Re: [PATCH] powerpc/pseries/cpuhp: respect current SMT when adding new CPU
From: Laurent Dufour <hidden>
Date: 2023-03-30 15:52:40
Also in:
lkml
On 13/02/2023 16:40:50, Nathan Lynch wrote:
Michal Suchánek [off-list ref] writes:quoted
On Mon, Feb 13, 2023 at 08:46:50AM -0600, Nathan Lynch wrote:quoted
Laurent Dufour [off-list ref] writes:quoted
When a new CPU is added, the kernel is activating all its threads. This leads to weird, but functional, result when adding CPU on a SMT 4 system for instance. Here the newly added CPU 1 has 8 threads while the other one has 4 threads active (system has been booted with the 'smt-enabled=4' kernel option): ltcden3-lp12:~ # ppc64_cpu --info Core 0: 0* 1* 2* 3* 4 5 6 7 Core 1: 8* 9* 10* 11* 12* 13* 14* 15* There is no SMT value in the kernel. It is possible to run unbalanced LPAR with 2 threads for a CPU, 4 for another one, and 5 on the latest. To work around this possibility, and assuming that the LPAR run with the same number of threads for each CPU, which is the common case,I am skeptical at best of baking that assumption into this code. Mixed SMT modes within a partition doesn't strike me as an unreasonable possibility for some use cases. And if that's wrong, then we should just add a global smt value instead of using heuristics.quoted
the number of active threads of the CPU doing the hot-plug operation is computed. Only that number of threads will be activated for the newly added CPU. This way on a LPAR running in SMT=4, newly added CPU will be running 4 threads, which is what a end user would expect.I could see why most users would prefer this new behavior. But surely some users have come to expect the existing behavior, which has been in place for years, and developed workarounds that might be broken by this change? I would suggest that to handle this well, we need to give user space more ability to tell the kernel what actions to take on added cores, on an opt-in basis.

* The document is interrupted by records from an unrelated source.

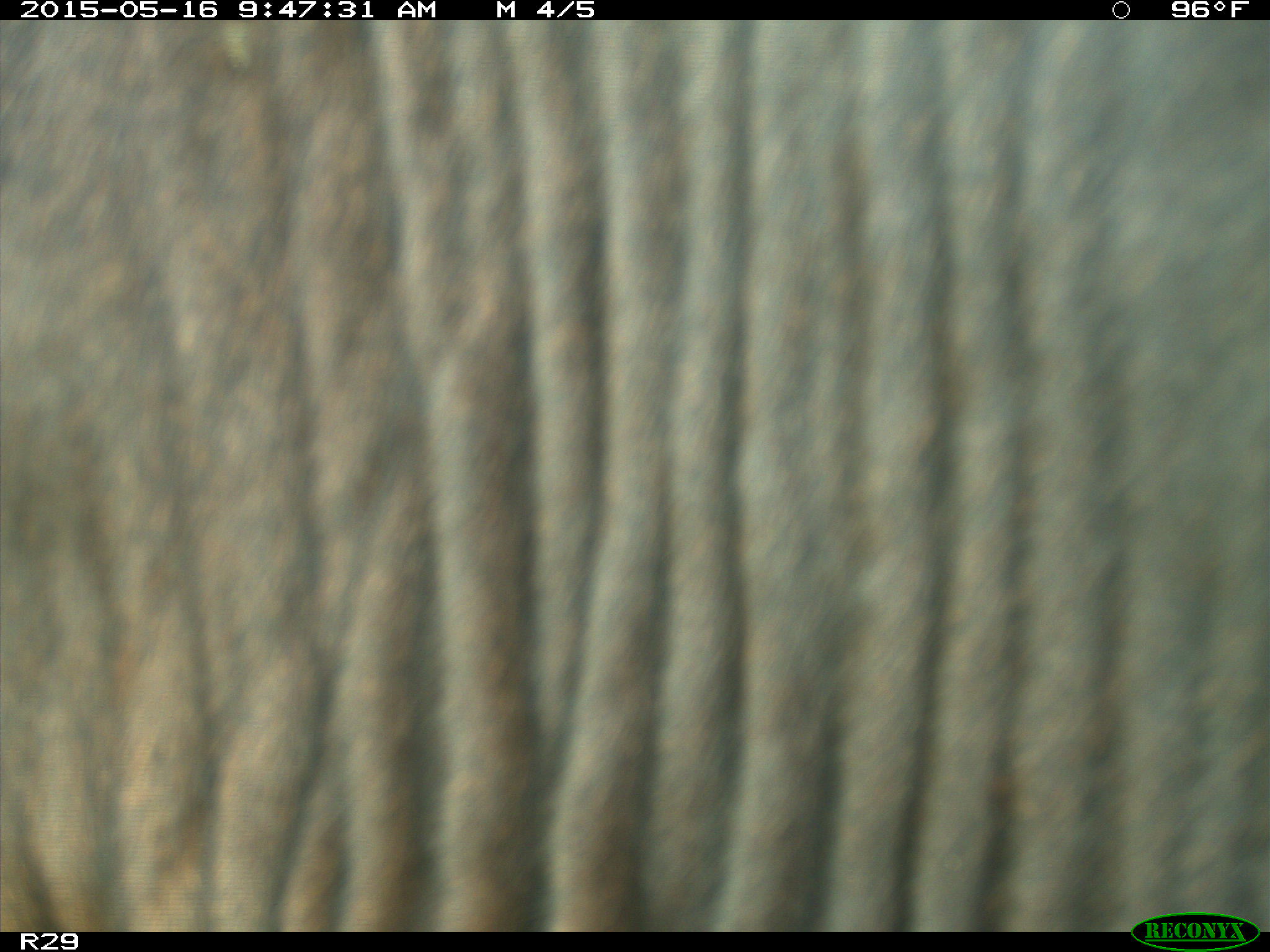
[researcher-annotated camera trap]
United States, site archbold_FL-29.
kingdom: Animalia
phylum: Chordata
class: Mammalia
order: Artiodactyla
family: Bovidae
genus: Bos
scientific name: Bos taurus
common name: domestic cow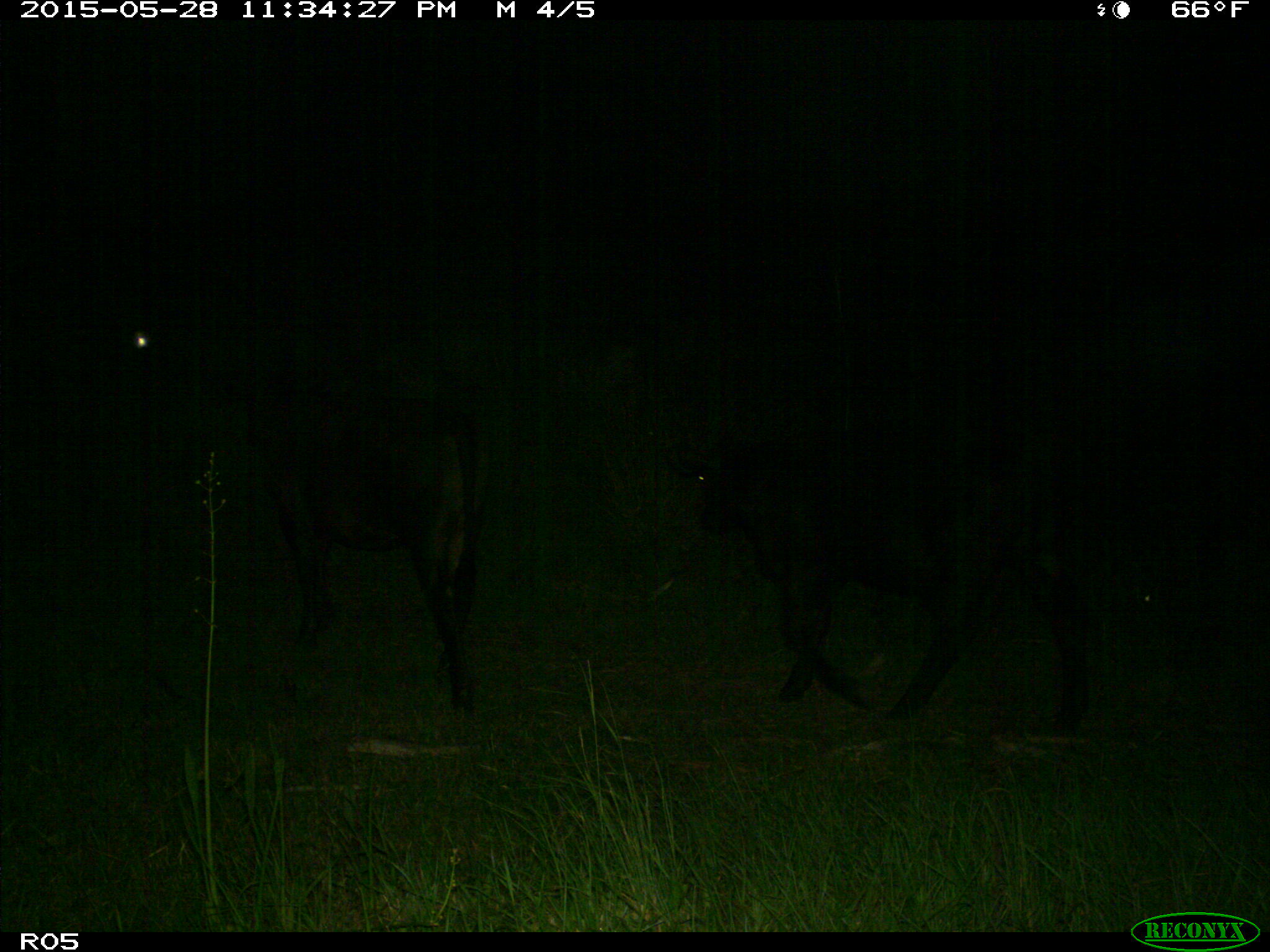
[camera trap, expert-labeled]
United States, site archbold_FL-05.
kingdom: Animalia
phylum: Chordata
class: Mammalia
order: Artiodactyla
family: Bovidae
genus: Bos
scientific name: Bos taurus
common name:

This could take the form of extending the DLPAR sysfs command set: Option 1 - Add a flag that tells the kernel not to online any threads at all; user space will online the desired threads later. Option 2 - Add an option that tells the kernel which SMT mode to apply.powerpc-utils grew some drmgr hooks recently so maybe the policy can be moved to userspace?I'm not sure whether the hook mechanism would come into play, but yes, I am suggesting that user space be given the option of overriding the kernel's current behavior.

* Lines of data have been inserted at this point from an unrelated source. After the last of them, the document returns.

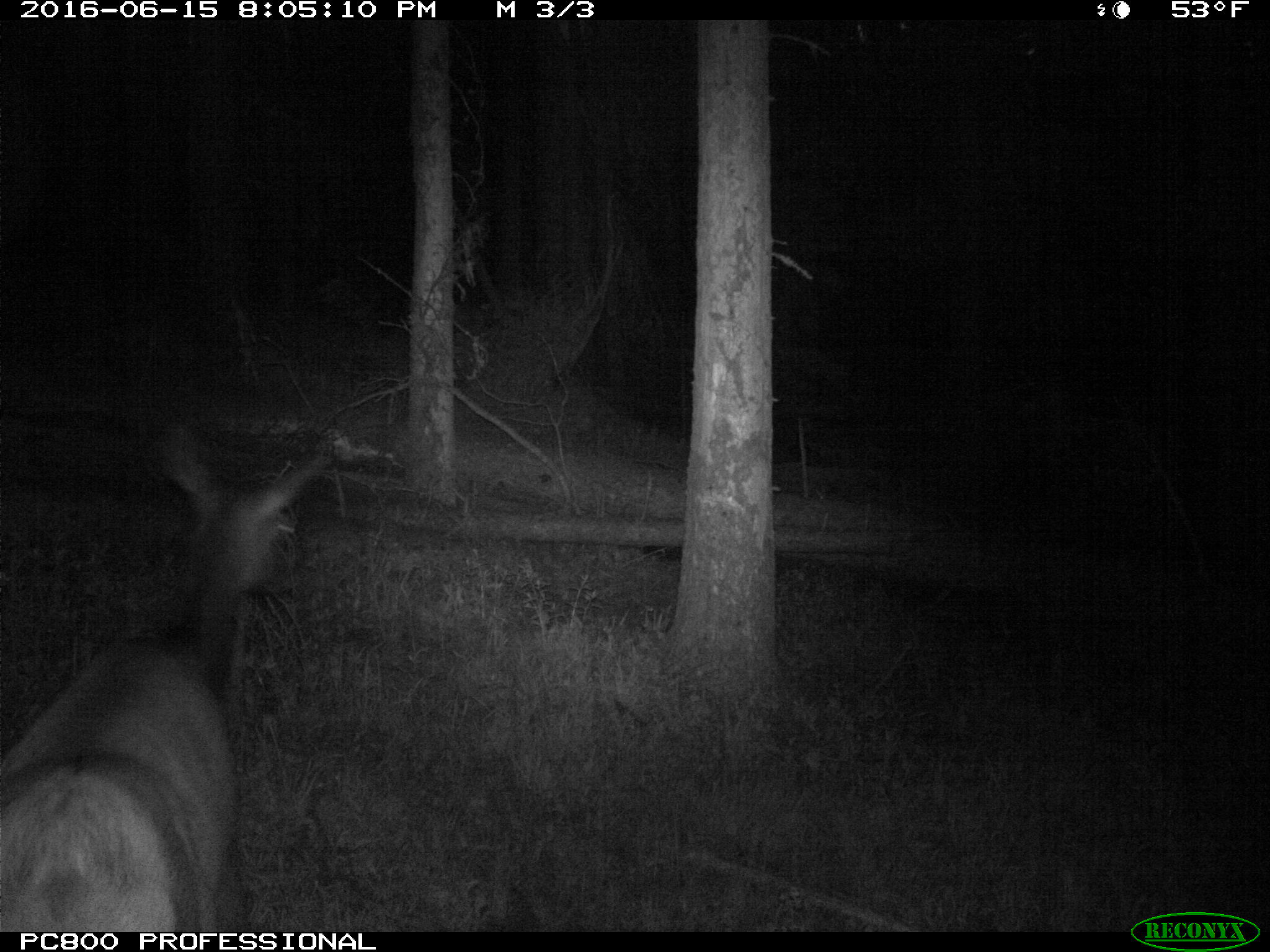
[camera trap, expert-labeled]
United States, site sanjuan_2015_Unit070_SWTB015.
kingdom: Animalia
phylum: Chordata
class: Mammalia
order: Artiodactyla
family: Cervidae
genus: Cervus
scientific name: Cervus elaphus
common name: red deer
Cervus elaphus (red deer).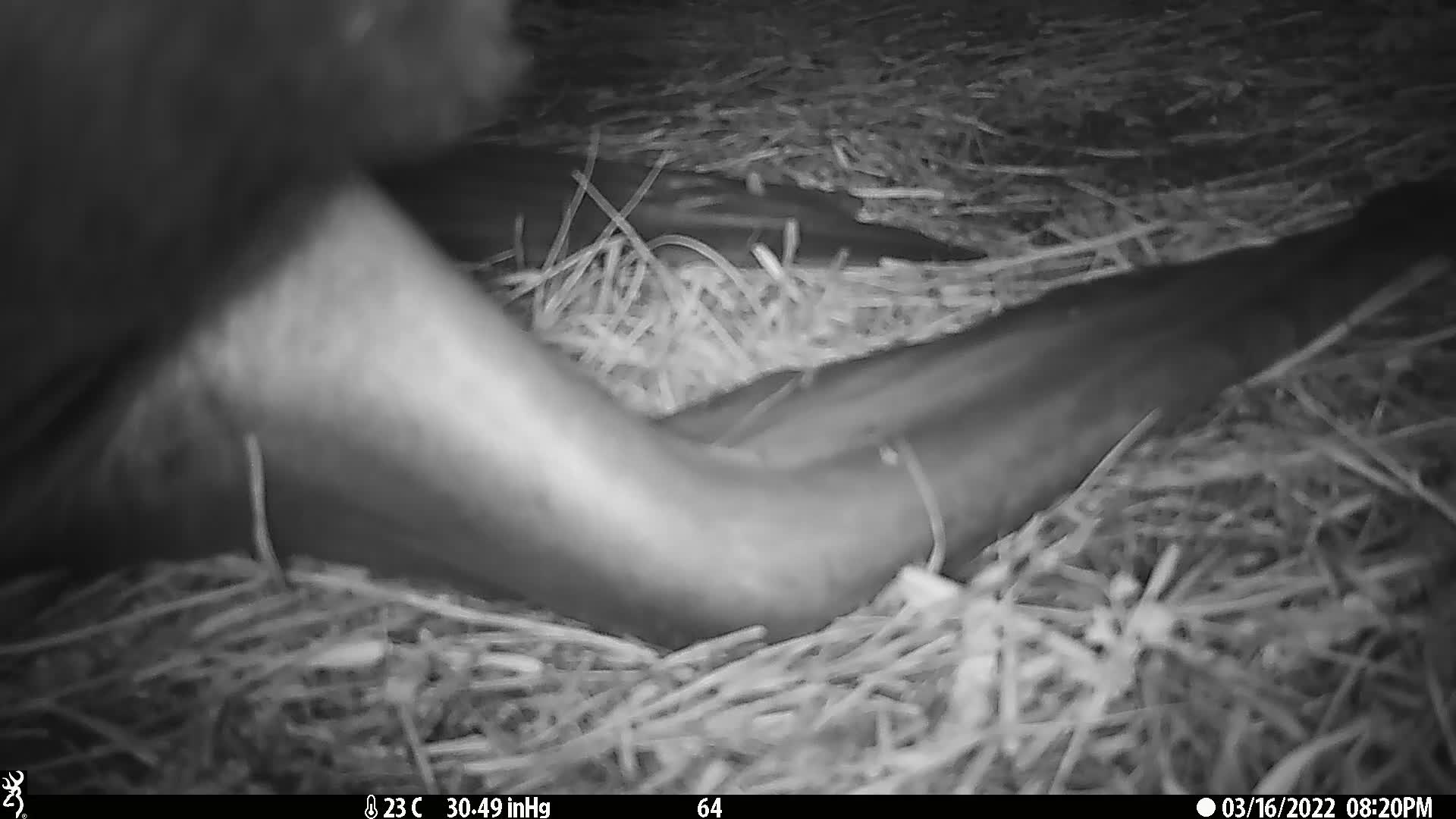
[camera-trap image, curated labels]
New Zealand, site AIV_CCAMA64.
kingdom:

Indeed, that's not so easy. There are multiple ways for the SMT level to be impacted: - smt-enabled kernel option - smtstate systemctl service (if activated), saving SMT level at shutdown time to restore it a boot time - pseries-energyd daemon (if activated) could turn off threads - ppc64_cpu --smt=x user command - sysfs direct writing to turn off/on specific threads. There is no SMT level saved, on "disk" or in the kernel, and any of these options can interact in parallel. So from the user space point of view, the best we could do is looking for the SMT current values, there could be multiple values in the case of a mixed SMT state, peek one value and apply it. Extending the drmgr's hook is still valid, and I sent a patch series on the powerpc-utils mailing list to achieve that. However, changing the SMT level in that hook means that newly added CPU will be first turn on and there is a window where this threads could be seen active. Not a big deal but not turning on these extra threads looks better to me. That's being said, I can't see any benefit of a user space implementation compared to the option I'm proposing in that patch. Does anyone have a better idea? Cheers, Laurent.